* _DIRECTION_: Report every line of the material below that contains the string "grass", copying each line in full. Case counts.
Begin DATA FOR THIS EXERCISE
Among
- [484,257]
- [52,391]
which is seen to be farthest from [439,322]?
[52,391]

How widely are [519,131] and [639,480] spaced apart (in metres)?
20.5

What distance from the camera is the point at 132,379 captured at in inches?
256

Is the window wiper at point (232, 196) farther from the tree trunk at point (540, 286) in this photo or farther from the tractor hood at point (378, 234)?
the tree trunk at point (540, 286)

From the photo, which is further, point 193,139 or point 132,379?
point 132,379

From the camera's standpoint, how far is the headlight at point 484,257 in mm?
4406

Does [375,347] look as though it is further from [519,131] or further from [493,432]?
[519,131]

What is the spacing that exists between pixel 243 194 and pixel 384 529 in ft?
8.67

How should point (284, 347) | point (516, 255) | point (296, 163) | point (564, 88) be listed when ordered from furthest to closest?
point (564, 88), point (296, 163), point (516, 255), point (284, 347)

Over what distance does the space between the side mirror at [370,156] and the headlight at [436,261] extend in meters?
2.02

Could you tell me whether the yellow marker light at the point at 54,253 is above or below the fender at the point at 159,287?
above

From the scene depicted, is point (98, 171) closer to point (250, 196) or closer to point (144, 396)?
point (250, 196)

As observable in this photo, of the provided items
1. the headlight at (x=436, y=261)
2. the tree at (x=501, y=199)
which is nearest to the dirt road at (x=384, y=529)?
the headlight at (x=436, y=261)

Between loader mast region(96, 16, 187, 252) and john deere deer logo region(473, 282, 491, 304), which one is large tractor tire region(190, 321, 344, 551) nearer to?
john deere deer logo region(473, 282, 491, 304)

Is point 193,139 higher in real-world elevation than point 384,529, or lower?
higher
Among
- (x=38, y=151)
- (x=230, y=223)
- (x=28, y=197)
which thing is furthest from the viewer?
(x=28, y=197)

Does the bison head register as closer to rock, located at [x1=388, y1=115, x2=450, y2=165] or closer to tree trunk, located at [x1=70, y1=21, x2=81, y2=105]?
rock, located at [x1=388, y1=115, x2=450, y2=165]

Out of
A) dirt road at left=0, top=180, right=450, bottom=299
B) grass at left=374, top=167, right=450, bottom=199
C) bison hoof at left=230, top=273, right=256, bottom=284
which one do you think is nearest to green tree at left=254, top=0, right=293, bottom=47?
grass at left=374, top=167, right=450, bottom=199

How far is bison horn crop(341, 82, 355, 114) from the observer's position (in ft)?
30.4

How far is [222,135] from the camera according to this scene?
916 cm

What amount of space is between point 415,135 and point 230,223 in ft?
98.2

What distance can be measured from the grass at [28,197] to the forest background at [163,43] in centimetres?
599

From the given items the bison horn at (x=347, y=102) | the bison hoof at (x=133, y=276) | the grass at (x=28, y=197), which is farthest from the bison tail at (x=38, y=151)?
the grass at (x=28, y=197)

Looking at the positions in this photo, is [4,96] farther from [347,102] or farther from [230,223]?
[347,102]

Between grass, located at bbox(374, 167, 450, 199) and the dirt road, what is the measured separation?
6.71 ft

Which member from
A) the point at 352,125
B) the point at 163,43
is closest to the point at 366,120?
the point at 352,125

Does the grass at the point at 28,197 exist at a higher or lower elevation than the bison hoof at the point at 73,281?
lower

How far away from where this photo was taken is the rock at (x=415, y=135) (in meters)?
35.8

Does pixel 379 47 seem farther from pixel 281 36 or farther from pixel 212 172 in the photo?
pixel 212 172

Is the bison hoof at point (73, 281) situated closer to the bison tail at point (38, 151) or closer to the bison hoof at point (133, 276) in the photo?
End DATA FOR THIS EXERCISE
* _EXERCISE SOLUTION_:
B) grass at left=374, top=167, right=450, bottom=199
grass at left=374, top=167, right=450, bottom=199
What distance can be measured from the grass at [28,197] to the forest background at [163,43] in centimetres?
From the given items the bison horn at (x=347, y=102) | the bison hoof at (x=133, y=276) | the grass at (x=28, y=197), which is farthest from the bison tail at (x=38, y=151)?
the grass at (x=28, y=197)
Between grass, located at bbox(374, 167, 450, 199) and the dirt road, what is the measured separation?
Does the grass at the point at 28,197 exist at a higher or lower elevation than the bison hoof at the point at 73,281?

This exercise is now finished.